Bitcoin SV team fixes vulnerabilities that affected multiple Bitcoin blockchains
In its tireless dedication to making Bitcoin SV (BSV) the most secure, professional cryptocurrency and blockchain on the market, the Bitcoin SV Node development team are always on guard. As a part of that effort, the team, working with respected security audit firm Trail of Bits, recently caught three medium severity vulnerabilities in the BSV software (the reference implementation for Bitcoin SV) resulting in a high overall risk rating. The Bitcoin SV Node team did not itself create the vulnerabilities but likely inherited them from the Bitcoin Core (BTC) software and the Bitcoin ABC implementation of Bitcoin Cash (BCHABC), and immediately moved to fix them. The Bitcoin SV Node team also responsibly disclosed the bugs to other competing Bitcoin development teams – such as Bitcoin Core, Bitcoin ABC and Bitcoin Unlimited – so they could also fix the vulnerabilities in their code.
In a recent press release,the Bitcoin SV Node team and the Bitcoin Association detailed the three vulnerabilities, which have already been fixed by the February 11 version 0.1.1 release of Bitcoin SV Node. All three weaknesses in the code would have allowed bad actors to overload the network and node processors with useless packets, potentially overloading the system with traffic. It should be noted that the potential damage would not leave businesses or users at risk of losing any funds or transactions.
This is a great catch by the teams involved. Although a slow and crippled network might be par for the course for BTC because of its inability to scale, overlooking this weakness harms adoption and enterprise use cases for cryptocurrency.
Keeping the BSV environment secure and efficient is part of the routine for the Bitcoin SV Node implementation team. Steve Shadders noted in a January podcast that every piece of Bitcoin SV code goes through a process of error checking to ensure the BSV network does not get exposed to harm.
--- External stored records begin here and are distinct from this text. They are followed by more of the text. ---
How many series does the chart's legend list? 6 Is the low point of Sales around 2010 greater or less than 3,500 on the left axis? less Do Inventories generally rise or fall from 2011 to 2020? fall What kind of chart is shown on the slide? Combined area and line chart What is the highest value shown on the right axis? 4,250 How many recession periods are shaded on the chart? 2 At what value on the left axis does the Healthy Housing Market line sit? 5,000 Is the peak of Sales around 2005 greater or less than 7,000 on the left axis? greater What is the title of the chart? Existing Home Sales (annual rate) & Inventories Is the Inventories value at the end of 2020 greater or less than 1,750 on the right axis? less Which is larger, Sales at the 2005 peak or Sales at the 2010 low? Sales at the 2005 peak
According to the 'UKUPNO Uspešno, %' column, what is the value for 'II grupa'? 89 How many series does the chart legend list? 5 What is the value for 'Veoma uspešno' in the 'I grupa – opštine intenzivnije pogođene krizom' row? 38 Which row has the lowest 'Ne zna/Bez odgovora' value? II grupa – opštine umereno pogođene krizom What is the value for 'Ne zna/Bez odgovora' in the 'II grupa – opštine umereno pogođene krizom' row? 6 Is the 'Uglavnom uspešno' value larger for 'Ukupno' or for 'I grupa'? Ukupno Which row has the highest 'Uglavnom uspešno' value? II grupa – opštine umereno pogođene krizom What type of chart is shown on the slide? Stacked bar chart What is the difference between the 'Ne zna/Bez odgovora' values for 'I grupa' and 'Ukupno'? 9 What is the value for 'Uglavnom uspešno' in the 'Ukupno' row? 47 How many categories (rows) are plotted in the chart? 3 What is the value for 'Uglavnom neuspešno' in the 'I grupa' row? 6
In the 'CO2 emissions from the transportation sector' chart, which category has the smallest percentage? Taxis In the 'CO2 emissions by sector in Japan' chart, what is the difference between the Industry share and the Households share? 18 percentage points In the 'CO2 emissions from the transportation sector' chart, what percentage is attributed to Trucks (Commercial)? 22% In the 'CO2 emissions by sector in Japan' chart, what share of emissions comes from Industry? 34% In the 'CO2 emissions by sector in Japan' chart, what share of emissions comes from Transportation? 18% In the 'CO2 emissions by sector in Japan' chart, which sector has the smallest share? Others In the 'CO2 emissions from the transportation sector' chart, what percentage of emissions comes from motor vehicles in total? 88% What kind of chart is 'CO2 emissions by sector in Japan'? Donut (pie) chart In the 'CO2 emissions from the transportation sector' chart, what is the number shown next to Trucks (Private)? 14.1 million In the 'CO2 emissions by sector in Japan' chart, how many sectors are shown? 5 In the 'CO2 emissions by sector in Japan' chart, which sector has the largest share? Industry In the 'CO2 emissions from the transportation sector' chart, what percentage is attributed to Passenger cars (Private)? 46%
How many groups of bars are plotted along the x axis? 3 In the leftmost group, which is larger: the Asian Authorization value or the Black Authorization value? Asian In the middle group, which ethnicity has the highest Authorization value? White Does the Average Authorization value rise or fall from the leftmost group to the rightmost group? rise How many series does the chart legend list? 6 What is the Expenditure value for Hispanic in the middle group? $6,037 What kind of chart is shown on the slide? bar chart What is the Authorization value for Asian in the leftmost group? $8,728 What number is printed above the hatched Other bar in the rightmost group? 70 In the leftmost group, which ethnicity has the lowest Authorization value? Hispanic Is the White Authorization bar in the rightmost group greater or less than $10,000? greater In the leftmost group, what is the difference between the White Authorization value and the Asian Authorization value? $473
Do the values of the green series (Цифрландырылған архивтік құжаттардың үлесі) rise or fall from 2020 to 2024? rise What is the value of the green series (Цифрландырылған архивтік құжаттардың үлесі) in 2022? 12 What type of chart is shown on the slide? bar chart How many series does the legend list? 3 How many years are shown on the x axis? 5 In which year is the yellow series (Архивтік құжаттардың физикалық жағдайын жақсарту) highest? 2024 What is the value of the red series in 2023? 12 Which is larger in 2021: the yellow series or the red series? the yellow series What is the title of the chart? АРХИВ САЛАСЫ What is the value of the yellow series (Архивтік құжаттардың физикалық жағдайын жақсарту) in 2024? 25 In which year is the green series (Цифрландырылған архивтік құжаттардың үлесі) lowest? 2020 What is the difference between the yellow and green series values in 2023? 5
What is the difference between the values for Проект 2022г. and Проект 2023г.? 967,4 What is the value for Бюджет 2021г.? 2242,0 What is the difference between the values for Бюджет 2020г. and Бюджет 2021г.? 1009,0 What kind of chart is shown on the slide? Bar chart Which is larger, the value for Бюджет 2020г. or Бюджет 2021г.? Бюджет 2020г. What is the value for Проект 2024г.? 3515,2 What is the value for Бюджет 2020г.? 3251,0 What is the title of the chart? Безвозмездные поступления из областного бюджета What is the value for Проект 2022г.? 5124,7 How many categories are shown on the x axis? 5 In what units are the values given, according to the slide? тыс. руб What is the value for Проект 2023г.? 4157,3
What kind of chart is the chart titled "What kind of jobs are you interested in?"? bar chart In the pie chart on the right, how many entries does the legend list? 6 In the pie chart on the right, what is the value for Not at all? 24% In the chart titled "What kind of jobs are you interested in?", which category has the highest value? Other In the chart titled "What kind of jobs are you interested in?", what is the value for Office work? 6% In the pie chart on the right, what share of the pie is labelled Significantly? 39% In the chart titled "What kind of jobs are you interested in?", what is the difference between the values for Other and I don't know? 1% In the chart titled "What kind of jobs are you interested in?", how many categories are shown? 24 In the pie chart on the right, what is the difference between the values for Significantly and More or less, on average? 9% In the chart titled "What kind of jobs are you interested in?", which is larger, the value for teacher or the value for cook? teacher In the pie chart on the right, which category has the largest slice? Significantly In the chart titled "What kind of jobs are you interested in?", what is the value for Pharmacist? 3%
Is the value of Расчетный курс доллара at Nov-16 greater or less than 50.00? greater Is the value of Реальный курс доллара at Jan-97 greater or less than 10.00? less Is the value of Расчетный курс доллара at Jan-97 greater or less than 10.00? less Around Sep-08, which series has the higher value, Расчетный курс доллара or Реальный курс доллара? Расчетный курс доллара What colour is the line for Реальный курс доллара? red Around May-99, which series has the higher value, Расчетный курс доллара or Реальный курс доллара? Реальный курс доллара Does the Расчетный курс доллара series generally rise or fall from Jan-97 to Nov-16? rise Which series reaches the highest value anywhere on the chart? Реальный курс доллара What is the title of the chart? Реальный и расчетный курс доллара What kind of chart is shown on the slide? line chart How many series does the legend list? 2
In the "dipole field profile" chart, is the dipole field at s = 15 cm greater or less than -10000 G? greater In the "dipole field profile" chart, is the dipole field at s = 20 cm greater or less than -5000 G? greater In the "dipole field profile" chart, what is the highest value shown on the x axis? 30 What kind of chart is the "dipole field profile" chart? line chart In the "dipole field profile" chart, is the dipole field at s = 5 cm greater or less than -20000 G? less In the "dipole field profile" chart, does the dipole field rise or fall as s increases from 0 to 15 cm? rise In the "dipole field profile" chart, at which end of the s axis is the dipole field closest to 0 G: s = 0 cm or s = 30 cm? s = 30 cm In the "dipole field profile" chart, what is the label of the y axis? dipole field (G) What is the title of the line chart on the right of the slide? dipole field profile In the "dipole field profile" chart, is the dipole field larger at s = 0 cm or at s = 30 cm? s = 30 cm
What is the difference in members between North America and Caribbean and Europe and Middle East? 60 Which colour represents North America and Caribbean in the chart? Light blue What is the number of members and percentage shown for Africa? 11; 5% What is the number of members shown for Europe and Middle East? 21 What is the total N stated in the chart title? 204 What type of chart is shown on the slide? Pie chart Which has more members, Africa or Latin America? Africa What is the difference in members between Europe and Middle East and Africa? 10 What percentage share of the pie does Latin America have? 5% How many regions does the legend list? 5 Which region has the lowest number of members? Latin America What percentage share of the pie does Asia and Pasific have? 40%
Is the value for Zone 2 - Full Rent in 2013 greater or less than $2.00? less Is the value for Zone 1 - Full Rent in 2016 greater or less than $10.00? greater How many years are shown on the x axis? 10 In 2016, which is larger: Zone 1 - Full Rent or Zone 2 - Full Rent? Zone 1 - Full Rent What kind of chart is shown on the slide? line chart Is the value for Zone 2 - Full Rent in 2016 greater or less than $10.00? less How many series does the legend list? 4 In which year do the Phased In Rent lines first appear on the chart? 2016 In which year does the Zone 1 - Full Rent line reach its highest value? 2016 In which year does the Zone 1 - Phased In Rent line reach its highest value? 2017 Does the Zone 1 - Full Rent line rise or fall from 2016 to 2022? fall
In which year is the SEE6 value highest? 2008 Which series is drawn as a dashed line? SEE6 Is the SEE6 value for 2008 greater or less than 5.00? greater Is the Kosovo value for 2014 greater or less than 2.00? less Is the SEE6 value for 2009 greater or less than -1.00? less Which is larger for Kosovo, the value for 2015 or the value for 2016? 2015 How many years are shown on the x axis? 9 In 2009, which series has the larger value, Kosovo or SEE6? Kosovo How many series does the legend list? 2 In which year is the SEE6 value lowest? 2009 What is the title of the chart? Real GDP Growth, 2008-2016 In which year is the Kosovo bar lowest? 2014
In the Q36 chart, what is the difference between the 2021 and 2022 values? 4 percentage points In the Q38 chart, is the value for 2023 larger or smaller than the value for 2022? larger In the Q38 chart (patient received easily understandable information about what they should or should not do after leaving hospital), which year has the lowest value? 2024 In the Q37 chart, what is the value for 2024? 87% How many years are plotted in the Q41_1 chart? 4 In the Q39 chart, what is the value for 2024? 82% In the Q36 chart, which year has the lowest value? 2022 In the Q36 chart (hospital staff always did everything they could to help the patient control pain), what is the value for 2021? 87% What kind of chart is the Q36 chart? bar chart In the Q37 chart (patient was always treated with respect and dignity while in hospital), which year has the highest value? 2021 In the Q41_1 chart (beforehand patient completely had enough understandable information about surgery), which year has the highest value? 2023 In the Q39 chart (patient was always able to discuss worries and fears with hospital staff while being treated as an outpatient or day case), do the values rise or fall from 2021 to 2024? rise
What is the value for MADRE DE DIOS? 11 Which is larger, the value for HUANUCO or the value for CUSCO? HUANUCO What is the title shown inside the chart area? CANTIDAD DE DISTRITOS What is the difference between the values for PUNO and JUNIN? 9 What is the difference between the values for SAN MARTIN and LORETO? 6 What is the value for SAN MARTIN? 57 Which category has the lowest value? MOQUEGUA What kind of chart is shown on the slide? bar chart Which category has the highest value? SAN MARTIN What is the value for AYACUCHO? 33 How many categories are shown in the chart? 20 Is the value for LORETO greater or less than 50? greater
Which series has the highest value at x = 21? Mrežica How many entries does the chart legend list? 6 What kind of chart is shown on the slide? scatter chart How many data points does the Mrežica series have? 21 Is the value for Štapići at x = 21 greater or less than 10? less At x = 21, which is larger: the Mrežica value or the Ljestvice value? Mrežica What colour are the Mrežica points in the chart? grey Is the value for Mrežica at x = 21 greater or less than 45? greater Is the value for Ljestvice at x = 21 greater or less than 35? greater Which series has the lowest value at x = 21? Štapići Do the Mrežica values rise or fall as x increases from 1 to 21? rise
In this case, a comprehensive security audit, funded by CoinGeek, helped catch the vulnerabilities. Daniel Connolly, Bitcoin SV Node Lead Developer, commented:
“By organising this security audit (with funding by CoinGeek) and by sharing the results in a responsible and secure manner, the Bitcoin SV Node team, nChain and our partners at CoinGeek demonstrate our commitment to increase the quality of Bitcoin software and professionalise the engineering process.”
By finding the weaknesses, the team not only improved BSV, but also confidentially informed the BTC and BCHABC developers so these other competing Bitcoin implementation teams could also fix the same vulnerabilities in their code before the bug discovery was made public. That best practices approach and benevolence are further proof of BSV’s aim to be a more grown up and professional cryptocurrency and blockchain.
The Bitcoin Association’s Founding President Jimmy Nguyen remarked, “The results and improvements exemplify how the Bitcoin SV Node team is taking steps to prepare Bitcoin SV to have the reliability needed to become the world’s new money and the global enterprise blockchain. It also demonstrates that Bitcoin SV is now leading the Bitcoin industry, even helping other projects that deviated from the Satoshi Vision for Bitcoin.”